Please understand that my family and I live in a small residence attached to the synagogue where I serve. I immediately called the synagogue insurance company. "I'm sorry Rabbi Fuller but we don't cover plumbing problems outside of the building which includes things under the foundation." Panic time again.
A few days later I was walking into the synagogue when I was greeted by undulating waves of water gently flowing out of the fellowship room, through the hallway and into the foyer where the sixth great lake was rapidly forming. The culprit ended up being a blown pipe which, after much wrestling with the powerful spray and fumbling with a shut-off valve, I was able to turn off. I rushed out and borrowed a large wet-vac from a friend and, while my wife was trying to suck Lake Michigan into a plastic barrel, I was once again on the phone with our insurance company. Turns out they WILL cover this one.
When things like this go wrong, there is a temptation for us to turn to God and ask "why". God is all-powerful, right?

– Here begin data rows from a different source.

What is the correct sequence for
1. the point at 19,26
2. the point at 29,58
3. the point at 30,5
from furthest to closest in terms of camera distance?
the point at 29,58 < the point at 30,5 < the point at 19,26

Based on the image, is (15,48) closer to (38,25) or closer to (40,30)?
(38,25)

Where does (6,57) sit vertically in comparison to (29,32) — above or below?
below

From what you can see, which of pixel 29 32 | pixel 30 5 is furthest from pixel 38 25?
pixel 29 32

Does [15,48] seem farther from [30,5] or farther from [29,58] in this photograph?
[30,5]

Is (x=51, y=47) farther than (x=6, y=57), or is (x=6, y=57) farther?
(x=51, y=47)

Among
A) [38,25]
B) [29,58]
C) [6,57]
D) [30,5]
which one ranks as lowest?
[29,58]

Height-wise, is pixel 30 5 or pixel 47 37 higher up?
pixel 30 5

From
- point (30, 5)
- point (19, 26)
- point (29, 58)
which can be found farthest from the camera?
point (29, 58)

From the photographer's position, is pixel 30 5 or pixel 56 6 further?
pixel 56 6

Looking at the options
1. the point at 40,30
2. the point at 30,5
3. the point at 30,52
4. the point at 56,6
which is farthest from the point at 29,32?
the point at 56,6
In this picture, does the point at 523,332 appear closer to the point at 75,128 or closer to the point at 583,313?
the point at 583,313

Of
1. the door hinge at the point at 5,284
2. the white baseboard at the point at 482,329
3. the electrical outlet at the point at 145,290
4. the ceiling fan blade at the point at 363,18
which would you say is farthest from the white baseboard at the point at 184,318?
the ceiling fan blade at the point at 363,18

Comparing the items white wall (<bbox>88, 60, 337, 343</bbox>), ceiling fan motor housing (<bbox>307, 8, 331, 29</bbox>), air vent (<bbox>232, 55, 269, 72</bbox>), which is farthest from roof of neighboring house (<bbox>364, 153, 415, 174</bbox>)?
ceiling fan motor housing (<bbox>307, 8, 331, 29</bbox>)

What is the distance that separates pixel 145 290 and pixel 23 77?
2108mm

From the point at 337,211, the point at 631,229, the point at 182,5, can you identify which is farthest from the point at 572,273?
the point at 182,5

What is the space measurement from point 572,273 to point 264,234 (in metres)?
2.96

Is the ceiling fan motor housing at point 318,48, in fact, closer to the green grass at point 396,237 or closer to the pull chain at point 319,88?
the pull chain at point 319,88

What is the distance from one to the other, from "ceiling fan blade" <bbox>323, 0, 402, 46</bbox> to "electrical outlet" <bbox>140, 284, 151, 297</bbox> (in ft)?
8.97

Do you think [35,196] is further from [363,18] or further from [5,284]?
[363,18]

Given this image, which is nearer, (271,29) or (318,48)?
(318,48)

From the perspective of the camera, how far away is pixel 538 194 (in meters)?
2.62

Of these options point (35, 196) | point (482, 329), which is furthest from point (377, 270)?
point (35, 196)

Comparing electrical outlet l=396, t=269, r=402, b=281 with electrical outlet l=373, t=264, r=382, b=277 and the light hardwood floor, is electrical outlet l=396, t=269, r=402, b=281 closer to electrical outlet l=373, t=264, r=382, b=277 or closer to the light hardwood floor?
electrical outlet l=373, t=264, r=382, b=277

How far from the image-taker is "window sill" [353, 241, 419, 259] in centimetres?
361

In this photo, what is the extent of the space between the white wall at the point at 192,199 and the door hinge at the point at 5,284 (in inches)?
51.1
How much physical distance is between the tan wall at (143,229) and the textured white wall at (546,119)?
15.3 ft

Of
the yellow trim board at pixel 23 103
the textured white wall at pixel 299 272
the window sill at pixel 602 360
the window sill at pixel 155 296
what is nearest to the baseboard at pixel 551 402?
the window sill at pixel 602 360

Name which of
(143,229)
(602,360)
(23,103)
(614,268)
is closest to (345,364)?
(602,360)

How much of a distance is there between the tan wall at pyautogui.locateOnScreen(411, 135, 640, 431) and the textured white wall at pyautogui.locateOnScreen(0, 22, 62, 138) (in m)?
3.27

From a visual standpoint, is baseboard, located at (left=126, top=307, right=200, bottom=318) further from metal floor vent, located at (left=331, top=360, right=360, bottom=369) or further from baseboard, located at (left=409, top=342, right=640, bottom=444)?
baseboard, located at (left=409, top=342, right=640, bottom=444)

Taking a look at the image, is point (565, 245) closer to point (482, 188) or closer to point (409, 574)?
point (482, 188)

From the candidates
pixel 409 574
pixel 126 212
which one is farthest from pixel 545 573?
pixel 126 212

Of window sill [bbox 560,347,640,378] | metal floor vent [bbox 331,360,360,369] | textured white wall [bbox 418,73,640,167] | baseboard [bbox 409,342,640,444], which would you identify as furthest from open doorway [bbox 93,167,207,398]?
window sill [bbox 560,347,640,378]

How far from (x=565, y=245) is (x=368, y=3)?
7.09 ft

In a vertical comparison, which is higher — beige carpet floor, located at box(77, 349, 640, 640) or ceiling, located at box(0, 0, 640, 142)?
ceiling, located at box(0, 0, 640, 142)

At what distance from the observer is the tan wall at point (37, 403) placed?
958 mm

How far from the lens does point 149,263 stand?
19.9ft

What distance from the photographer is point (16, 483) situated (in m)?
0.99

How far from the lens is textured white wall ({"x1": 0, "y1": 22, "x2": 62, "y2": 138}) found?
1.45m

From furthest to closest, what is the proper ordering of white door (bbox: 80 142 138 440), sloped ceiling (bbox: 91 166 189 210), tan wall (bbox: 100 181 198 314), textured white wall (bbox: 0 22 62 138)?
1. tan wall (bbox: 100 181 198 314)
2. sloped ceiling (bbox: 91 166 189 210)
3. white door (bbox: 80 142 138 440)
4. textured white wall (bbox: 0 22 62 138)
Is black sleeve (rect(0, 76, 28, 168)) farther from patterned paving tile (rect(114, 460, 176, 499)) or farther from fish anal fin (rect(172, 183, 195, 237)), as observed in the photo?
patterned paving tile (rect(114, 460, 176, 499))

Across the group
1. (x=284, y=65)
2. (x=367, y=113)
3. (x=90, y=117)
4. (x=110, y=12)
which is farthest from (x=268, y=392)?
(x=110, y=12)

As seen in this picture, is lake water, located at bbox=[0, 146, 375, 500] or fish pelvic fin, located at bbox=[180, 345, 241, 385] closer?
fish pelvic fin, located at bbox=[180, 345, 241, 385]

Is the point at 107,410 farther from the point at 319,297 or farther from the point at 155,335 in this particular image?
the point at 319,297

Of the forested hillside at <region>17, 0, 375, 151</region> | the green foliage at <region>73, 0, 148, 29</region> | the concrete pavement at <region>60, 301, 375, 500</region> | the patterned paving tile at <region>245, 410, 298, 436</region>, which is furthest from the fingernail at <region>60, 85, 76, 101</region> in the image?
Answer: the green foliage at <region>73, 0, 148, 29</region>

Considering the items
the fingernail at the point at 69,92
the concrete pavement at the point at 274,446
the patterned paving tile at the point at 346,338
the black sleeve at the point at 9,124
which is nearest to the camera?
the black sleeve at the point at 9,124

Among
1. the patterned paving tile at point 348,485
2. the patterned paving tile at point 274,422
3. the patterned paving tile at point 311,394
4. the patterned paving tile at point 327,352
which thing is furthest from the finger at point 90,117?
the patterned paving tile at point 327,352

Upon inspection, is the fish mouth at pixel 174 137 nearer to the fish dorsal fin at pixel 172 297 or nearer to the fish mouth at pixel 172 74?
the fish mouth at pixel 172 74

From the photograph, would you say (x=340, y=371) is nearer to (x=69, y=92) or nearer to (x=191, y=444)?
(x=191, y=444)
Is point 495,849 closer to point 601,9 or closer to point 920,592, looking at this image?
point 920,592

He could make the pipes in our aging building work just fine if He so desires. Yet, instead of Divine intervention we immediately assume Divine neglect. I don't believe that such an assumption is fair. We so frequently cry out to God for justice when it is often us who are guilty of being unfair to God. When the sun is shining on our lives we casually thank God and go our way. When a little rain falls (or stinky water flows) we rapidly point our finger at Him and wonder why He hasn't been doing what we perceive to be His job.
God is God. He is not as interested in our comfort as He is in our completion. He is truly in charge of all things and if we are experiencing challenges of any kind it would behoove us to remember that there is a reason for the suffering not the least of which is to provide us an opportunity to grow in Him. True, such knowledge may be of little comfort, but it is truth nonetheless. It's also good to know that the rain never falls forever. Eventually, the sun will come out and the clean-up begins. Thank You, God.
Now, I hope you'll excuse me. I have some cleaning to do.